"De nada vale que el entendimiento se adelante si el corazón se queda"

                                    Isabel López

                    Psicoterapia de Autor

La No-Dualidad

o Advaita

    La no-dualidad (advaita) es una experiencia en la que no existe separación entre sujeto y objeto, un “yo” y el resto del universo. Es la experiencia de la conciencia, que se manifiesta como felicidad, amor y belleza absolutos.

    Resaltamos algunos de los principios más interesantes del advaita.

 

 

 

 

    La vida es como una película

    Cuando experimentas tu vida como si estuvieras mirando una película, todo es más simple y más llevadera. Sigues atentamente lo que pasa con los protagonistas, vives las emociones y reirás y llorarás, pero con cierta distancia y sin resistir. Podrás disfrutar de tu vida (película), también de las partes tristes y las que dan miedo. Viviremos lo que ocurre desde la paz interior como si estuvieras mirando una película.

    Tal como las películas que siguen el guión, en tu vida todo ocurre tal como tiene que ser. Por lo tanto te puedes relajar y vivir la experiencia sin resistir. Trata de aceptar tu guión personal.

 

    La vida nos guia a nosotros  ( ¡no al revés! )

    Creemos que somos nosotros quienes tenemos el mando de nuestra vida, creemos que elegimos libremente como vivir, pero esto no es así. La conciencia (Dios, el Universo o la Fuente) nos guia. Esta conciencia nos guia a nosotros, a los animales, a las plantas y a la materia. O sea, también a estas lineas escritas aquí en este blog. Creemos estar separados del Todo, pero la verdad es que formamos parte de una unidad.

 

    No existimos, somos únicamente un invento

    Somos un invento, un pensamiento que nace en tu cerebro. Este pensamiento hace que experimentas a ti mismo como un individuo que dirige su propio cuerpo.

    Cuando estás profundamente dormido – y tu no estás – tu cuerpo sigue funcionando perfectamente. No para la digestión y la sangre sigue fluyendo, las células se renuevan… Todo sigue su curso sin que tú estás o haces nada.

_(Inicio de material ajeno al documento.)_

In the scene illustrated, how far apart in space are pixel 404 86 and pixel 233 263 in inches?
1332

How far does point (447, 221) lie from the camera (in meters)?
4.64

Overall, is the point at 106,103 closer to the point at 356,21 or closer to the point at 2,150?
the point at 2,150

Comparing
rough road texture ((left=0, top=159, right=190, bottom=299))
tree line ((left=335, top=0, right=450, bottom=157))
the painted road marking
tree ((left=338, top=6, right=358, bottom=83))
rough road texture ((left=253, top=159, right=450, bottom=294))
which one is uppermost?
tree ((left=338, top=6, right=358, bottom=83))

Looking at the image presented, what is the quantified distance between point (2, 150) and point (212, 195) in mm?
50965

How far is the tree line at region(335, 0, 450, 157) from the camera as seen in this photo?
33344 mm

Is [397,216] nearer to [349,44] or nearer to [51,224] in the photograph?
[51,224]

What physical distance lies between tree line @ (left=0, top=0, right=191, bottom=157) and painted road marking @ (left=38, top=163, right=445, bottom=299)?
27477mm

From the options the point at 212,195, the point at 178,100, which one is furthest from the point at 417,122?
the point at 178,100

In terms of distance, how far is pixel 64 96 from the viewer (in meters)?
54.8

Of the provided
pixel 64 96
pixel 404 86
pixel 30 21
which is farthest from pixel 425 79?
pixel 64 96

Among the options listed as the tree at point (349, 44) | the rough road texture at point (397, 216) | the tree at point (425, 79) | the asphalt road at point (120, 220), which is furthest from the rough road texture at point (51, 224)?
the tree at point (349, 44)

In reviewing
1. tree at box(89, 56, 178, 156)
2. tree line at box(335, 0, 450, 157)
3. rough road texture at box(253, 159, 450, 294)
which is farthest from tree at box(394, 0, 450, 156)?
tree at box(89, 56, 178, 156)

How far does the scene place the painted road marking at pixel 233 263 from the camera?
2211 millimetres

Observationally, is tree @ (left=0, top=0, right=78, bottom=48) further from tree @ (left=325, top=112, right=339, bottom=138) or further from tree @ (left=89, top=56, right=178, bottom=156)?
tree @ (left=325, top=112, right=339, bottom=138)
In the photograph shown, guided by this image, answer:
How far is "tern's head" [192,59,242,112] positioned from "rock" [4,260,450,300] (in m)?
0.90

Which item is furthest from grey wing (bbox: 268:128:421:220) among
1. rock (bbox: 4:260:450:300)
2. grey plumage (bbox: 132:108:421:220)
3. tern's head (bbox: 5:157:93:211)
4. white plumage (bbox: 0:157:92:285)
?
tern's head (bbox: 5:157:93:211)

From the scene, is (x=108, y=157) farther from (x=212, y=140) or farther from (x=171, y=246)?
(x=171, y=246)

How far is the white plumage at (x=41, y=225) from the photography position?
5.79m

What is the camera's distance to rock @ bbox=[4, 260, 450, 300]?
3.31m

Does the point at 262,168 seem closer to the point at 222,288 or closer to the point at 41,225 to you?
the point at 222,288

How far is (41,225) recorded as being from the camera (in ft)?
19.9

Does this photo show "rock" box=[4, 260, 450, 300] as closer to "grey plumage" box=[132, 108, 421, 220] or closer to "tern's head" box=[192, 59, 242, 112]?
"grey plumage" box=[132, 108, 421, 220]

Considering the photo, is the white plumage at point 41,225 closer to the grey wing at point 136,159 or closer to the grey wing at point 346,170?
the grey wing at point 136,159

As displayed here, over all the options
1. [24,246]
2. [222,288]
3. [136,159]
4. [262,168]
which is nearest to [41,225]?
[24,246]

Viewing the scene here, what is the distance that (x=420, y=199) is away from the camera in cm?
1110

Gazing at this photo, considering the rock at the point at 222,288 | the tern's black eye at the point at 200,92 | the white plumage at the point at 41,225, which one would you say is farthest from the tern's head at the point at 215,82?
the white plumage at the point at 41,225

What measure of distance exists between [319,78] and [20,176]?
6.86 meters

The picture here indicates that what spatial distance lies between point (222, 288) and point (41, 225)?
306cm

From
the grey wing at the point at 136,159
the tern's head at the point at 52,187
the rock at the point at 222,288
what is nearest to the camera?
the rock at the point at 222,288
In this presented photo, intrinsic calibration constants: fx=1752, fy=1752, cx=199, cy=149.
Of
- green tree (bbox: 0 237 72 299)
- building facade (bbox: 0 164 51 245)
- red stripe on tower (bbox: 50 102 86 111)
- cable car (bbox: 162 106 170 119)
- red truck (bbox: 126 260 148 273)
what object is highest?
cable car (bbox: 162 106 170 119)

Todo ocurre…

    Pero cuando te despiertas, inmediatamente el cerebro vuelve a producir los pensamientos del yo y crees estar al mando de todo. Pero… ¿Eliges tú tener sed o hambre? ¿Eliges tú tener sueño? ¿Eliges tú respirar? ¿Eliges tú lo que sientes o piensas?

 

    El ego, las voces en tu cabeza

    El responsable de los pensamientos del yo es el ego. Cuando aparece un pensamiento, el ego te susurra “yo pienso”. Cuando aparece un sentimiento, el ego te susurra “yo siento”. Cuando se hace una elección, el ego nuevamente susurra “yo eligo”. Pero no eres tú quién elige, la elección simplemente se ha originado en ti. Nuestro cerebro no elige, sino se limita a comentar las elecciones ya tomadas. Es como unas voces en nuestra cabeza que intervienen en todo y se creen el dueño de lo que ocurre. Estas voces son la causa de nuestras preocupaciones, frustraciones, sentido de culpa…

    En cuanto nos damos cuenta que la vida es como una película con un guión preestablecido, te sobreviene la paz. La película seguirá y seguirás haciendo tu papel, pero las voces (el ego) poco a poco dejarán de comentar y entremeterse ya que ya no las harás caso. Te darás cuenta que tú no eres tus pensamientos y vivirás en el ahora.

 

    El propósito de la vida

    El propósito de la vida es un gran misterio. La vida quiere vivir y fluir… Las cosas ocurren, es un proceso espontáneo.

    En el momento que te das cuenta que tu vida es un viaje con todo incluido, todo es más fácil. Seguirán habiendo obstáculos y contratiempos en tu vida, pero al aceptarlos tal como cual, te afectarán menos. Seguirán habiendo emociones, pero si tal como cuando miras una película, no te resistes a ellas o tendrás apego a ellas, todo estará bien.

    Los sentimientos, los pensamientos y las emociones aparecerán y desaparecerán tal como las olas en el océano. Tu vida será más llevadera.